Compared to JUMBOT (UOT) and m-POT (POT), ELOT maintains a similar cost structure but eliminates the need for \(s\), \(\tau_1\), or \(\tau_2\) hyperparameters, achieving "less tuning, more adaptive."

Key Experimental Results¶

Main Results—Unsupervised Domain Adaptation (UDA)¶

Dataset	Metric	ELOT (Ours)	m-POT (SOTA)	JUMBOT	Gain
VisDA (Large-scale, 150k images)	Avg Acc (%)	76.32±0.28	73.59±0.15	72.50	+2.73
Office-31 (6 tasks)	Avg Acc (%)	90.5	88.3	86.4	+2.2
Office-Home (12 tasks)	Avg Acc (%)	71.75	70.34	70.17	+1.41

Main Results—Partial Domain Adaptation (PDA)¶

Dataset	Metric	ELOT (Ours)	m-POT	JUMBOT	Gain
Office-Home PDA (12 tasks)	Avg Acc (%)	79.19	77.98	75.96	+1.21
DomainNet PDA (6 tasks, 345 classes)	Avg Acc (%)	71.4	—	—	vs ARPM 68.8, +2.6

Ablation Study (Transport Plan Heatmap Analysis)¶

Configuration	Transport Mass (Normalized)	VisDA Acc	Note
ELOT, ε=0	0.6111	75.0%	Sparse plan, noise samples filtered
ELOT, ε=0.1 (Entropic)	0.7468	76.39%	Denser plan, converges to approx 0.75
m-POT Optimal Setting	s=0.75 (Manual)	Reference	Optimal \(s\) must be known a priori

Key Findings¶

ELOT outperforms m-POT and JUMBOT across all UDA datasets, demonstrating that adaptive mass transport is superior to fixed budget or soft constraint schemes.
In partial domain adaptation, ELOT surpasses ARPM (specifically designed for PDA) on DomainNet, validating its robustness in filtering outliers.
Heatmap analysis shows concentrated transport plans along diagonal blocks (inter-class alignment), and ELOT's adaptive mass (≈0.75) closely matches m-POT's optimal manual setting without requiring manual specification.

Highlights & Insights¶

Elegance of Adaptive Mass: ELOT automatically determines "how much to transport" through the geometry of the cost matrix.
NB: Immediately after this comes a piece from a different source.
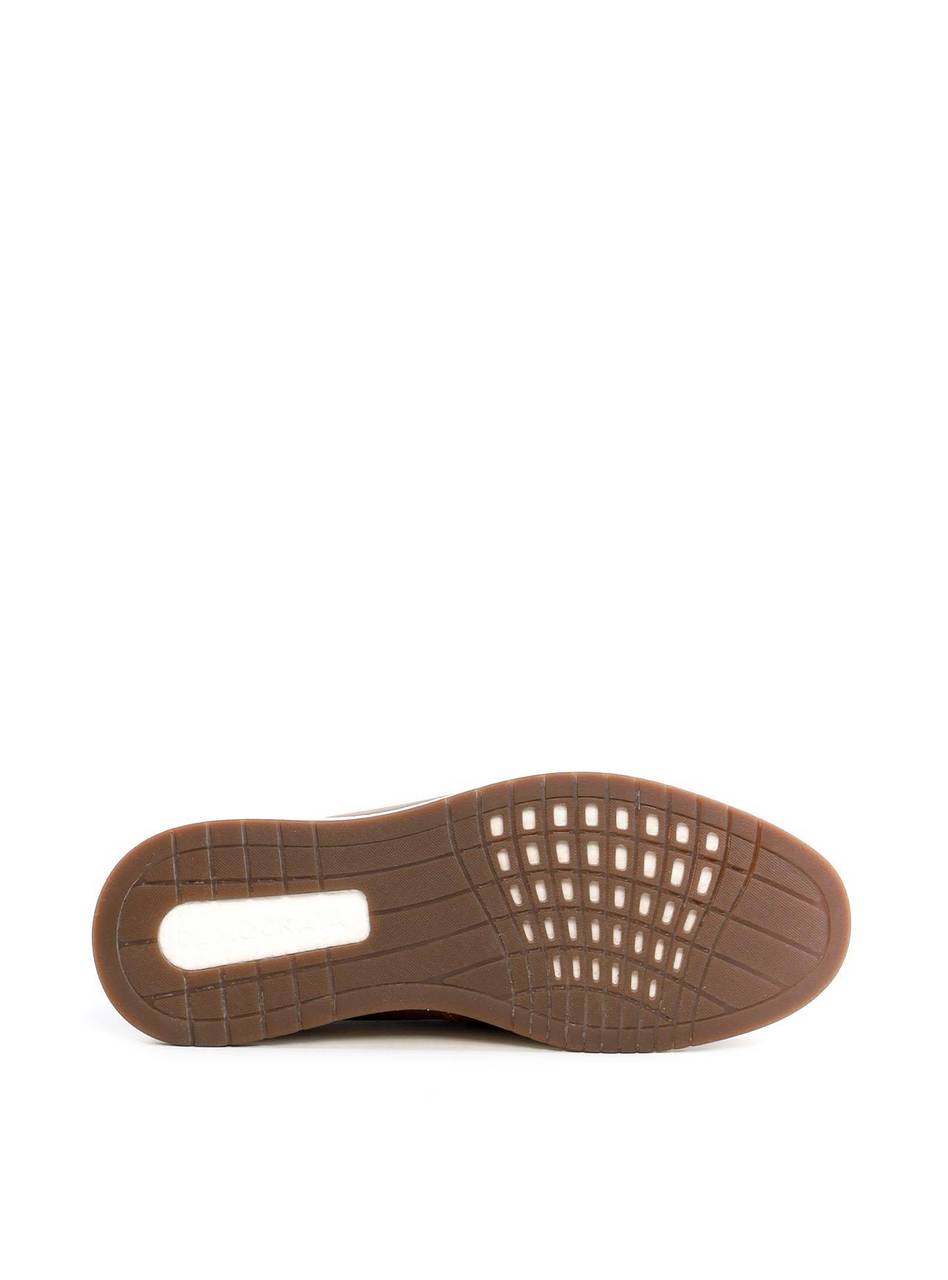 Mocassim Masculino Democrata Casual - Castor SP-12101 - CS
Theoretically equivalent to restricted worst transport (Theorem 2), it ensures positive-cost pairs are not transported—an extremely clean mechanism that requires no prior knowledge of noise or outlier ratios.
Fewer Hyperparameters, Better Performance: While JUMBOT and m-POT require \(s\) or \(\tau_1, \tau_2\) to control mass, ELOT only retains \(\beta\) (cost structure hyperparameter). This reduces selection difficulty while consistently outperforming baselines.
Engineering Value of Equivalent Reformulation: Theorem 1 indicates that the problem can be solved directly by Sinkhorn just by expanding the problem size by one row and one column. This requires minimal code changes while maintaining complete theoretical guarantees.
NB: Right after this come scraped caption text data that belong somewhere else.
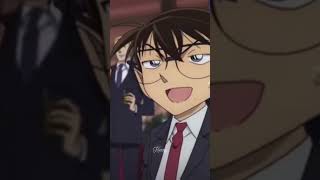 كونان و هيبارا النرجسية ??|| تحشيش انمي المحقق كونان ?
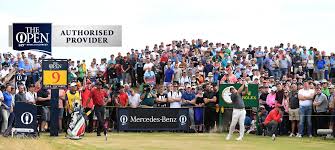 This year's tournament will be the 149th edition of the british open, golf's oldest major tournament, and the 11th time it's played at royal st. Packages To The Open At Royal St George S In 2021 Links Golf St Andrews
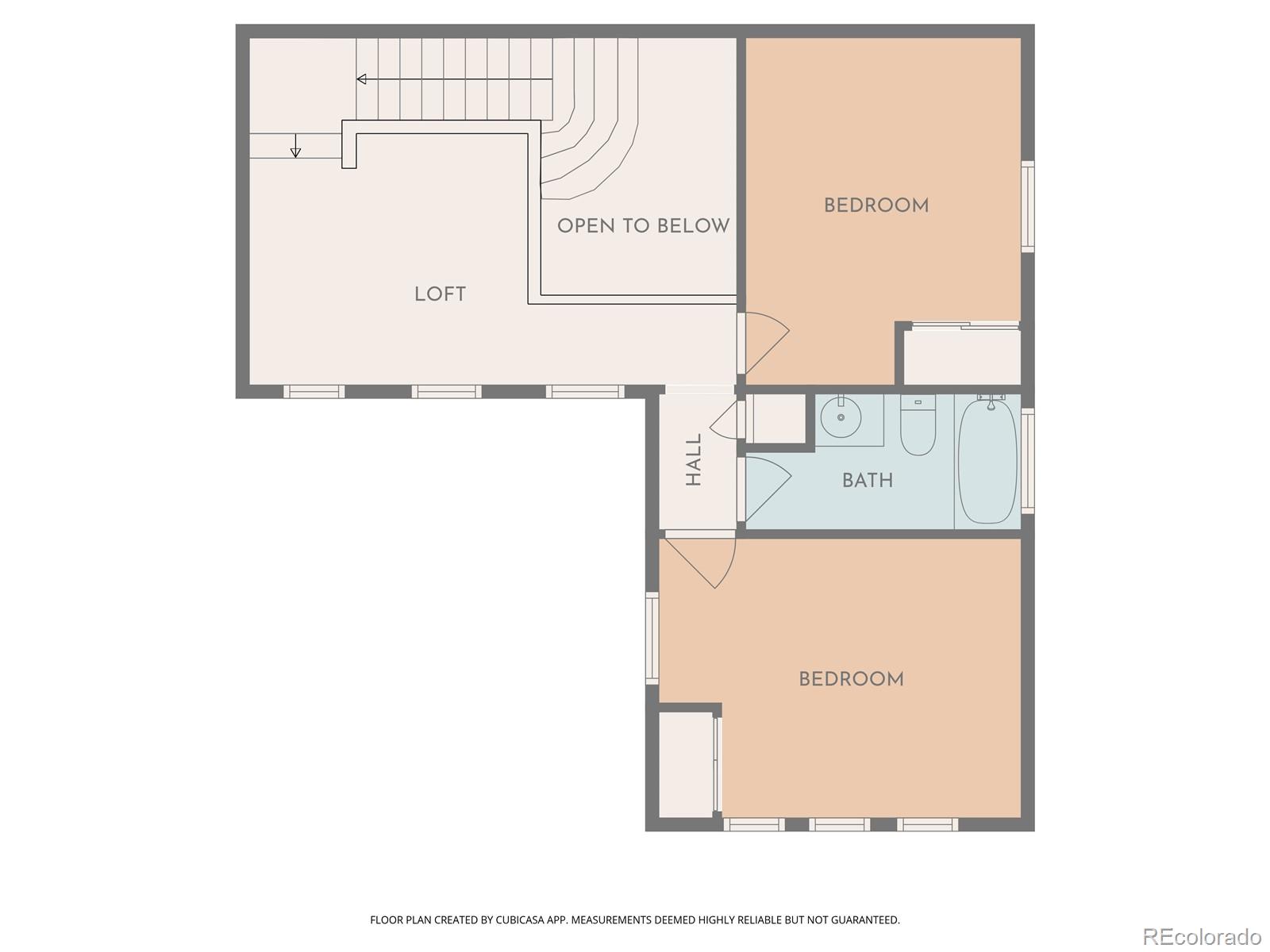 MLS Image #31 for 9470  sori lane ,highlands ranch, Colorado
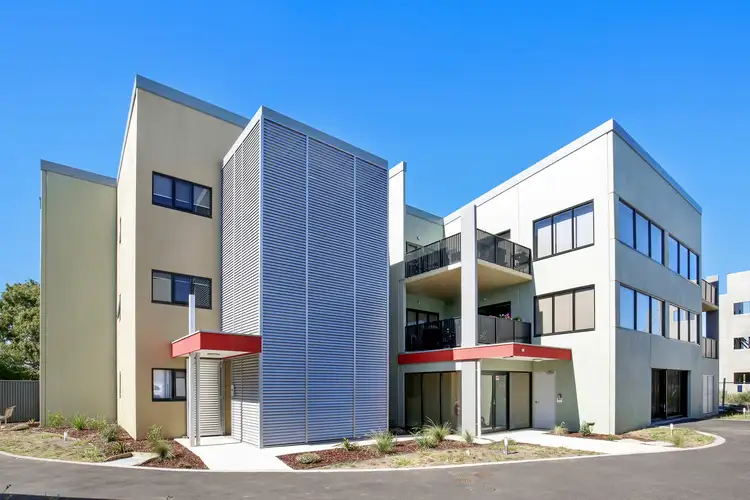 106/78 Epping Road, Epping VIC 3076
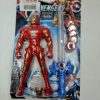 Iron Man action figure toy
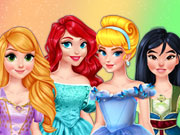  Angela Twins Family Day - game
Limitations & Future Work¶

Mixed-sign costs require the cost matrix to contain negative values. For tasks with naturally non-negative costs (e.g., pure feature distances), negative cost terms must be designed, increasing the barrier to application.
Validation is currently limited to domain adaptation. Theoretically, it can be extended to GAN training, graph matching, and point cloud registration, but these have yet to be experimentally verified.
The hyperparameter \(\beta\) in the cost matrix (controlling label cost weight) still requires cross-validation, meaning the tuning burden is not entirely eliminated.

vs Kantorovich OT: Full mass conservation; ELOT relaxes this with inequality constraints to allow partial mass transport.
vs Partial OT (Caffarelli & McCann 2010): POT fixes the mass budget \(s\); ELOT determines it adaptively without manual specification.
vs Unbalanced OT (Liero et al. 2017): UOT uses divergence for soft constraints with \(\tau_1, \tau_2\); ELOT achieves similar effects via mixed-sign costs with fewer parameters.
vs JUMBOT (Fatras et al. 2021): UOT + mini-batch, requiring \(\tau_1, \tau_2, s\); ELOT uses the same cost structure with two fewer hyperparameters and higher accuracy.
vs m-POT (Nguyen et al. 2022): POT + mini-batch, requiring \(s\); ELOT leads significantly on VisDA by +2.73 pp.

Rating¶

Novelty: ⭐⭐⭐⭐ Innovative problem formulation; the combination of mixed-sign costs and inequality constraints is original with deep theoretical analysis.
Experimental Thoroughness: ⭐⭐⭐⭐ Covers 5 benchmark datasets for UDA and PDA, comparing with multiple OT and non-OT baselines, including heatmap and t-SNE analysis.
Writing Quality: ⭐⭐⭐⭐ Clear theorems, complete derivations, well-explained motivation, and compact structure.
Value: ⭐⭐⭐⭐ Provides an OT framework with fewer parameters and better performance. The theory is concise and practical, with wide potential applications.